• Metin alıntısı
::::

AKP, 15 yıldan beri reklamını yaparak oy devşirdikleri, ama hayata geçirmedikleri ne kadar proje varsa seçmene yeni vaatlermiş gibi sunuyor. Halbuki bu sunum, AKP’nin “Eğitimde hiç yol kat edemedik” itirafından başka bir şey değil.
EĞİTİM BAKANI “MESLEK LİSESİ MEMLEKET MESELESİ” DİYOR
Dr İsmail S. Gülümser/Aktifhaber
15 yıldan beri gerçekleştiremedikleri önceki vaatleri yeni dönem reformları gibi sunuyor.
Meslek liselerine verdikleri önemi ve başarılarını;
Öğrenci sayısını 15 yılda 980.000’den 1.750.000’e çıkardık sözleriyle anlatıyor.
15 yılda; ülke nüfusu 15 milyondan fazla artmış,
Genel liselerde öğrenci sayısı 2 milyondan 3 milyona çıkmış,
İmam hatiplerdeki öğrenci sayısı 71.000’den 1.200.000’e çıkmış (17 kat artmış).
İKTİDAR EĞİTİMDE HİÇBİR ALANA ÖNEM VERMEMİŞ!
Bakanın iddiasına göre okullara verilen önem öğrenci sayısı değişimine göre değerlendiriliyorsa, iktidar son 15 yılda eğitimde hiçbir alana önem vermemiş, sadece nüfus artışına bağlı artışlarla yetinmiş. Tüm bakanlık kadroları mesailerini sadece İmam hatip okullarındaki öğrenci sayısını artırmak amacıyla harcamış. Mesleki eğitimin tarafları da bakanlığın mesleki eğitim için kayda değer bir adımının olmadığını çok iyi biliyorlar.
“MESLEK LİSESİ, MEMLEKET MESELESİ” DE YALAN OLDU
Ayrıca Bakan tüm konuşmalarında, mesleki eğitimi sektörle birlikte götürdüklerini anlatmaya çalışıyor. Ancak bu sözü de gerçeği yansıtmıyor; “meslek lisesi memleket meselesi” sloganının sahibi Koç Vakfı bakanlığın mesleki eğitim için samimi olduğunu zannederek, 7 yıl özveriyle yürüttüğü, 81 ilde işverenlerle okulları buluşturup staj ve burs fırsatı sunan projesinin, 2011’den bu yana hiç faaliyeti görünmüyor. Bakanlığın 81 ilde işverenlerin öğrencilere sunduğu burs ve staj desteğine ya ihtiyacı yok, ya da yapılanların boşa gittiğini gören Koç grubu ve 81 ildeki iş adamları destekten ve projeden vazgeçtiler.
NASIL BU NOKTAYA GELDİ?
İktidar önce demokrasi talebinin olduğu izlenimi veriyor ve her kesim eğitimi destekliyor.

::::

• Sağlanan kayıtlar

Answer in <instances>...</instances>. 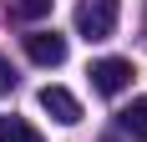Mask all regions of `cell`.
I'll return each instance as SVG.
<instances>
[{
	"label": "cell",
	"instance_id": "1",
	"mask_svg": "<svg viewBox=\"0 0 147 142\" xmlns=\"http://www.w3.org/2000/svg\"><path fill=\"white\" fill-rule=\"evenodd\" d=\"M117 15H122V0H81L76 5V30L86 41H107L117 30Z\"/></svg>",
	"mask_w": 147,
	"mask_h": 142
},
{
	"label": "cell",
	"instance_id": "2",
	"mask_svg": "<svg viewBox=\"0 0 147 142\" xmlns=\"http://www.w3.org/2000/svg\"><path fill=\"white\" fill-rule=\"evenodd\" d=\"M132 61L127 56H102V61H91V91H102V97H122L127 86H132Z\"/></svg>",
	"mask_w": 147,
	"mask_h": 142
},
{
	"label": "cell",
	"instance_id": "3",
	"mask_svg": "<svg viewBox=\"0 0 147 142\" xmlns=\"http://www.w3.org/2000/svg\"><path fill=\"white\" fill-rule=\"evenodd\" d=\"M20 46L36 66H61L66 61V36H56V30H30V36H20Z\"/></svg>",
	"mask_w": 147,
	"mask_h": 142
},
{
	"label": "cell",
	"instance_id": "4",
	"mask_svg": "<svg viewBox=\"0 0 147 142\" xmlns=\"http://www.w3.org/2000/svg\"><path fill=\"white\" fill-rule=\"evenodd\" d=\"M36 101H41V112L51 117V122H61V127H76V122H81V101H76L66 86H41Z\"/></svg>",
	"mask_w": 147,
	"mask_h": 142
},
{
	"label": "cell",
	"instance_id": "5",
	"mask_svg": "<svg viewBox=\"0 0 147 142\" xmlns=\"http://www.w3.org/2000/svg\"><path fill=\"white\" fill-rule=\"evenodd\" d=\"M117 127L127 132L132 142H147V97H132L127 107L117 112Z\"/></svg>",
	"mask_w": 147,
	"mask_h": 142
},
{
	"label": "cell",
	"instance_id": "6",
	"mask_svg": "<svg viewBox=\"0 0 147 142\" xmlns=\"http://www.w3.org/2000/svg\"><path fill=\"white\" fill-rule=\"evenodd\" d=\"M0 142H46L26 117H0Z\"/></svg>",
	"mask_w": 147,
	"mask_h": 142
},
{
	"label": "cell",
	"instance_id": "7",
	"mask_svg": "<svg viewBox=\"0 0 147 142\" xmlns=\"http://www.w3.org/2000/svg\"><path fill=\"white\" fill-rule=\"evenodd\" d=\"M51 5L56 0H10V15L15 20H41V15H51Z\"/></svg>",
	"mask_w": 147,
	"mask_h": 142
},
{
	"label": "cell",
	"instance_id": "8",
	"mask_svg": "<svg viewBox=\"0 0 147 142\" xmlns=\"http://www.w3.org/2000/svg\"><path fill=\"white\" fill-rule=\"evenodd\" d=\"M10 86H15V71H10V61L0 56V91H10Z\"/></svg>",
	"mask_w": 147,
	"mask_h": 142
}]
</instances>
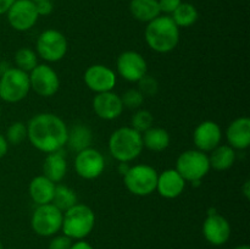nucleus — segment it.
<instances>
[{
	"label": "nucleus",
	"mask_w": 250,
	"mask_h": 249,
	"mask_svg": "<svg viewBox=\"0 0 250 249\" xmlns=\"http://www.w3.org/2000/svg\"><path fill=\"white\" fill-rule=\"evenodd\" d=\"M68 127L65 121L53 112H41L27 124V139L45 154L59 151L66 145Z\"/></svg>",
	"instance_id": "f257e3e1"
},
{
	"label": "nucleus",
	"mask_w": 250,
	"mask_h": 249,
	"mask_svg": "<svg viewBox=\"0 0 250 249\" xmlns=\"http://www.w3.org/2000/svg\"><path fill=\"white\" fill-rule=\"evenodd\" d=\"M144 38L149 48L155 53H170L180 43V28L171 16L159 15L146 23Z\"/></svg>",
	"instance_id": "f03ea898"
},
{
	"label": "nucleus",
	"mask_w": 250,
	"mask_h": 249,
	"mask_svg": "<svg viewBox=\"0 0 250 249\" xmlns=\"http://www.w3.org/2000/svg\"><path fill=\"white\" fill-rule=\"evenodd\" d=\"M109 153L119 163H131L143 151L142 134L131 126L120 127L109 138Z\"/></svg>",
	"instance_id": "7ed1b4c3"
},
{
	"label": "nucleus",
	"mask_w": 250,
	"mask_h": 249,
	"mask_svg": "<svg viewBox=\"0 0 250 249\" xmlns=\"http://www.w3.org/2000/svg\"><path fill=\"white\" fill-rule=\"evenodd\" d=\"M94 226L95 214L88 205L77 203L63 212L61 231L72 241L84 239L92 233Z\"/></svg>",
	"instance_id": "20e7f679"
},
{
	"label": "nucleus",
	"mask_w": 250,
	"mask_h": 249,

::::

• Görev gereksinimleri
A) Kayıtlarda "viewBox" dizesinin geçtiği satırları bulup her birini kopyalar mısınız?
B) Meslek liseleriyle ilgili bakanlık söylemini eleştiren yazıyı son cümlesinden sonra sürdürür müsünüz?

• Çözülmüş görevler
A)
	"mask_svg": "<svg viewBox=\"0 0 147 142\" xmlns=\"http://www.w3.org/2000/svg\"><path fill=\"white\" fill-rule=\"evenodd\" d=\"M117 15H122V0H81L76 5V30L86 41H107L117 30Z\"/></svg>",
	"mask_svg": "<svg viewBox=\"0 0 147 142\" xmlns=\"http://www.w3.org/2000/svg\"><path fill=\"white\" fill-rule=\"evenodd\" d=\"M132 61L127 56H102V61H91V91H102V97H122L127 86H132Z\"/></svg>",
	"mask_svg": "<svg viewBox=\"0 0 147 142\" xmlns=\"http://www.w3.org/2000/svg\"><path fill=\"white\" fill-rule=\"evenodd\" d=\"M20 46L36 66H61L66 61V36H56V30H30V36H20Z\"/></svg>",
	"mask_svg": "<svg viewBox=\"0 0 147 142\" xmlns=\"http://www.w3.org/2000/svg\"><path fill=\"white\" fill-rule=\"evenodd\" d=\"M36 101H41V112L51 117V122H61V127H76V122H81V101H76L66 86H41Z\"/></svg>",
	"mask_svg": "<svg viewBox=\"0 0 147 142\" xmlns=\"http://www.w3.org/2000/svg\"><path fill=\"white\" fill-rule=\"evenodd\" d=\"M117 127L127 132L132 142H147V97H132L127 107L117 112Z\"/></svg>",
	"mask_svg": "<svg viewBox=\"0 0 147 142\" xmlns=\"http://www.w3.org/2000/svg\"><path fill=\"white\" fill-rule=\"evenodd\" d=\"M0 142H46L26 117H0Z\"/></svg>",
	"mask_svg": "<svg viewBox=\"0 0 147 142\" xmlns=\"http://www.w3.org/2000/svg\"><path fill=\"white\" fill-rule=\"evenodd\" d=\"M51 5L56 0H10V15L15 20H41V15H51Z\"/></svg>",
	"mask_svg": "<svg viewBox=\"0 0 147 142\" xmlns=\"http://www.w3.org/2000/svg\"><path fill=\"white\" fill-rule=\"evenodd\" d=\"M10 86H15V71H10V61L0 56V91H10Z\"/></svg>",
	"mask_svg": "<svg viewBox=\"0 0 250 249\" xmlns=\"http://www.w3.org/2000/svg\"><path fill=\"white\" fill-rule=\"evenodd\" d=\"M68 127L65 121L53 112H41L27 124V139L45 154L59 151L66 145Z\"/></svg>",
	"mask_svg": "<svg viewBox=\"0 0 250 249\" xmlns=\"http://www.w3.org/2000/svg\"><path fill=\"white\" fill-rule=\"evenodd\" d=\"M144 38L149 48L155 53H170L180 43V28L171 16L159 15L146 23Z\"/></svg>",
	"mask_svg": "<svg viewBox=\"0 0 250 249\" xmlns=\"http://www.w3.org/2000/svg\"><path fill=\"white\" fill-rule=\"evenodd\" d=\"M109 153L119 163H131L143 151L142 134L131 126L120 127L109 138Z\"/></svg>",
	"mask_svg": "<svg viewBox=\"0 0 250 249\" xmlns=\"http://www.w3.org/2000/svg\"><path fill=\"white\" fill-rule=\"evenodd\" d=\"M94 226L95 214L88 205L77 203L63 212L61 231L72 241L84 239L92 233Z\"/></svg>",

B)
2002’de görev alan AKP iktidarı siyasi hedeflerden uzak ülke gelişmesi için gayret gösterdiği dönemde, daha fazla demokrasi talebiyle toplumda olumlu imaj oluşturdu. Mesleki eğitim dâhil eğitimin birçok sorununun çözümü için projeler başlatıldı.
Mesleki eğitimin problemleri sektör temsilcileriyle birlikte masaya yatırıldı.
“Gençlerin iş aradığı, işverenlerin ise iyi yetişmiş insan bulmakta zorlandığı,” “İşgücüne katılacak gençlerin ulusal ve uluslararası işgücü piyasalarında insan onuruna yaraşır şekilde istihdam edilebilmeleri için gerekli bilgi ve becerilere sahip olmaları gerektiği” tespitleri yapıldı.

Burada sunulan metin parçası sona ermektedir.